(Listed records)
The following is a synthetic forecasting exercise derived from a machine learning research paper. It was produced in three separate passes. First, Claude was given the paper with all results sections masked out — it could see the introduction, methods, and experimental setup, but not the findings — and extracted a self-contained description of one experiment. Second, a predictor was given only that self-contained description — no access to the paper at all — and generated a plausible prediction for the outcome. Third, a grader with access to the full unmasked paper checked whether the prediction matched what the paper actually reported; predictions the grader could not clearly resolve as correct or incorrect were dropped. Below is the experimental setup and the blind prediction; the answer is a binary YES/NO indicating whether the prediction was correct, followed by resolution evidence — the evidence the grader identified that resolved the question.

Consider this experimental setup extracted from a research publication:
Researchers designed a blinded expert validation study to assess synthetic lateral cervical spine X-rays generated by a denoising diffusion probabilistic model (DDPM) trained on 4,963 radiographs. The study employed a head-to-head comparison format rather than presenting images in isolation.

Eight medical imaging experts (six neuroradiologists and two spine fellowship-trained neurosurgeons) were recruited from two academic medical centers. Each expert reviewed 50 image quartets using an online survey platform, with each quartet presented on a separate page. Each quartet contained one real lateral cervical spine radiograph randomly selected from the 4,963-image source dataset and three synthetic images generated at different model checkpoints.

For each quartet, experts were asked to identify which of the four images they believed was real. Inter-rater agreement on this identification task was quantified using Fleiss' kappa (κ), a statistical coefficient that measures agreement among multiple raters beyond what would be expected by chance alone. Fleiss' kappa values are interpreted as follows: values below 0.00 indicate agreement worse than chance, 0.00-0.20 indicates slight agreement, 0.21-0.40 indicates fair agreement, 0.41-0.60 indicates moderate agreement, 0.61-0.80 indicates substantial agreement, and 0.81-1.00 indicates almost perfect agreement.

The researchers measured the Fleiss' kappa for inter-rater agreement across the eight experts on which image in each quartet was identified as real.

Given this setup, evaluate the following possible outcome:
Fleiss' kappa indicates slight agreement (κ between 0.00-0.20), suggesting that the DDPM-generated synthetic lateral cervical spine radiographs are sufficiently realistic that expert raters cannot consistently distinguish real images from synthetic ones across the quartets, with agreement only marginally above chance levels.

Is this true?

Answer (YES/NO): YES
(End Listed records)
» **Activity**
Take from the listing above each line that contains the string "which".

» **Exercise output**
For each quartet, experts were asked to identify which of the four images they believed was real. Inter-rater agreement on this identification task was quantified using Fleiss' kappa (κ), a statistical coefficient that measures agreement among multiple raters beyond what would be expected by chance alone. Fleiss' kappa values are interpreted as follows: values below 0.00 indicate agreement worse than chance, 0.00-0.20 indicates slight agreement, 0.21-0.40 indicates fair agreement, 0.41-0.60 indicates moderate agreement, 0.61-0.80 indicates substantial agreement, and 0.81-1.00 indicates almost perfect agreement.
The researchers measured the Fleiss' kappa for inter-rater agreement across the eight experts on which image in each quartet was identified as real.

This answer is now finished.